#### ESERCIZIO PROPOSTO A
Rispondi a queste domande sull'articolo dedicato al protezionismo dell'Ue.
(i) Verso quali produttori di scarpe l'Unione Europea vara i dazi?
(ii) Quale data porta l'articolo?
(iii) Secondo l'articolo, quale sarebbe il solo risultato di un dazio su queste scarpe?

#### TESTO FORNITO
Protezionismo dalla protezionista Ue

Politica comune sul fronte dei cambi e sulla reciprocità. Invece solo autoreferenzialità

di Davide Giacalone - 24 marzo 2006

L’Unione Europea si pronuncia contro il protezionismo, e vara misure protezioniste. In un solo giorno, in una sola sede. Verso l’esterno, verso i produttori cinesi e vietnamiti di scarpe, vara il protezionismo, usando lo strumento dei dazi doganali. Serviranno a poco.
Se date uno sguardo ai piedi dei ragazzi europei sarà facile prendere atto che non sono minimamente toccati dall’italica polemica fra Tod’s e Clark’s, perché tanto sono calzati dall’oriente asiatico. La scelta di moltissimi di questi giovani non è stata orientata dal prezzo particolarmente conveniente, ma dal marchio, dalla forma, dal colore di scarpe che dovrebbero servire allo sport e che non sono affatto poco costose. Su queste scarpe si può mettere un bel dazio, con il solo risultato di aumentare la spesa del consumatore e far crescere gli incassi pubblici. Una tassa sulle scarpe, insomma.

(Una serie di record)

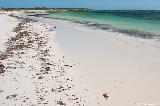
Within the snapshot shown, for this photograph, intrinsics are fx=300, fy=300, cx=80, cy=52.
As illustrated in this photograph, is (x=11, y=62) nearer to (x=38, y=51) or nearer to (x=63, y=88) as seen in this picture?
(x=38, y=51)

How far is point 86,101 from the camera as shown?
974 cm

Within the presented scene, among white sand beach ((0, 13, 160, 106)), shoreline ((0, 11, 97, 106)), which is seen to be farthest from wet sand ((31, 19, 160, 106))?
shoreline ((0, 11, 97, 106))

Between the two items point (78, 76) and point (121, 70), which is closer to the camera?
point (78, 76)

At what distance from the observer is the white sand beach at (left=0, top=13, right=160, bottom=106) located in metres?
9.86

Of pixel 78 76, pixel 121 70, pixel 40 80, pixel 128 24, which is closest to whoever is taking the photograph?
pixel 40 80

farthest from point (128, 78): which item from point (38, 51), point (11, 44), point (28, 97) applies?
point (11, 44)

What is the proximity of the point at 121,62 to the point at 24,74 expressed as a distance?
5252 millimetres

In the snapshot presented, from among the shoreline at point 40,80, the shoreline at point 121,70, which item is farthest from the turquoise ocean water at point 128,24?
the shoreline at point 40,80

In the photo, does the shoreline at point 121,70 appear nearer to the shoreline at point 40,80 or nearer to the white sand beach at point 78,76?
the white sand beach at point 78,76

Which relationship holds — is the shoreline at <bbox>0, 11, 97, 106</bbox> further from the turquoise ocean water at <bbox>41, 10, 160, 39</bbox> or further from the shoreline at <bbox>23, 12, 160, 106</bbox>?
the turquoise ocean water at <bbox>41, 10, 160, 39</bbox>

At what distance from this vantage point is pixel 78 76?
12672 mm

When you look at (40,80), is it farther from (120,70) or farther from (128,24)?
(128,24)

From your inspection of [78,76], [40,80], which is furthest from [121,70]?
[40,80]

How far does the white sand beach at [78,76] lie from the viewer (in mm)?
9859
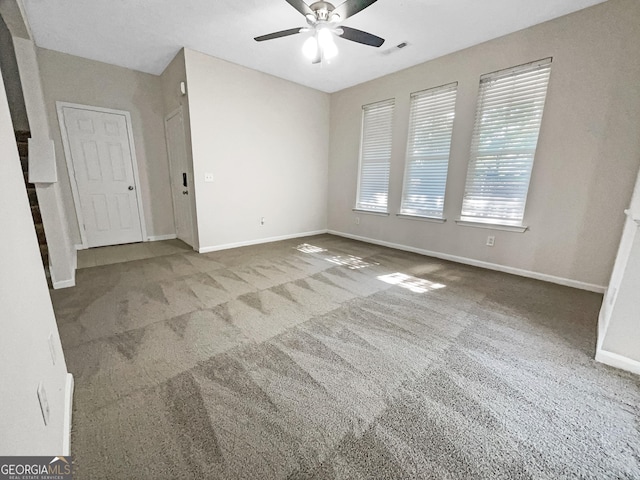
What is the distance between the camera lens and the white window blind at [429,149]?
3.61m

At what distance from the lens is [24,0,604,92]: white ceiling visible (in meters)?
2.48

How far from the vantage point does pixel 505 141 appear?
3.12m

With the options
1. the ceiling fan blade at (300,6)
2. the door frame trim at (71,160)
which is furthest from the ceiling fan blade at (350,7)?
the door frame trim at (71,160)

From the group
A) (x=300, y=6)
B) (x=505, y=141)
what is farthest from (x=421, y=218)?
(x=300, y=6)

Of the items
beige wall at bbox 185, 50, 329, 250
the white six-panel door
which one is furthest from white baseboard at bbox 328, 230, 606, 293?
the white six-panel door

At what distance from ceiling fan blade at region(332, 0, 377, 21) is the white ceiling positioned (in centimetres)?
62

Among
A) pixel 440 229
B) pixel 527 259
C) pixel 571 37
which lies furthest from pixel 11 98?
pixel 527 259

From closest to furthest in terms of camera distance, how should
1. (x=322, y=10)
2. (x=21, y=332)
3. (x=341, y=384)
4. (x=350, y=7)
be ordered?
(x=21, y=332)
(x=341, y=384)
(x=350, y=7)
(x=322, y=10)

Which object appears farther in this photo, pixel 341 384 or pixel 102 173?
pixel 102 173

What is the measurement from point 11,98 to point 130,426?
14.3 ft

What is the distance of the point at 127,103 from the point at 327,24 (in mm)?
3699

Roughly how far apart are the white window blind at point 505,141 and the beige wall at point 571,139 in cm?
9

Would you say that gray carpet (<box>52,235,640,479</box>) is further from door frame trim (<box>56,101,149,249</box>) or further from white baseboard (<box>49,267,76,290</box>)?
door frame trim (<box>56,101,149,249</box>)

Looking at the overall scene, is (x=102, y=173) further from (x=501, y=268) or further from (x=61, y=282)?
(x=501, y=268)
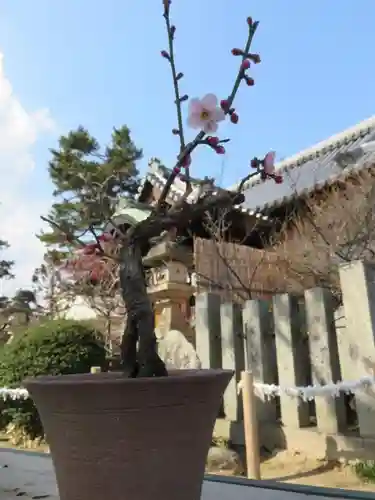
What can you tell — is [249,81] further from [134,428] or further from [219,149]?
[134,428]

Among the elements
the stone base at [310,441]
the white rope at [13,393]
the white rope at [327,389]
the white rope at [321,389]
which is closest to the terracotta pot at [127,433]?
the white rope at [321,389]

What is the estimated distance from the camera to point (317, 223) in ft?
15.9

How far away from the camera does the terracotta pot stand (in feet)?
3.10

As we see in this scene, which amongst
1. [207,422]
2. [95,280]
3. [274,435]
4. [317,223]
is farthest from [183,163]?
[95,280]

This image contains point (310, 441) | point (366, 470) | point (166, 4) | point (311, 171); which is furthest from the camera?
point (311, 171)

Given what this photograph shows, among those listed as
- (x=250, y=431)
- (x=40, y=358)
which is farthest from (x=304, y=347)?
(x=40, y=358)

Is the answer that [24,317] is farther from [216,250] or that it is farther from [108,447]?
[108,447]

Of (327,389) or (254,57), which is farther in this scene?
(327,389)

#### ESERCIZIO PROPOSTO B
Riscrivi i record a partire dalla riga che contiene "Is the answer" e fino alla fine dei record, sostituendo "scene" con "picture" e lasciando tutto il resto invariato. Riporta soltanto queste righe.

#### RISPOSTA ALL'ESERCIZIO A
(i) Verso i produttori cinesi e vietnamiti di scarpe.
(ii) 24 marzo 2006.
(iii) Aumentare la spesa del consumatore e far crescere gli incassi pubblici.

#### RISPOSTA ALL'ESERCIZIO B
Is the answer that [24,317] is farther from [216,250] or that it is farther from [108,447]?
[108,447]

Of (327,389) or (254,57), which is farther in this picture?
(327,389)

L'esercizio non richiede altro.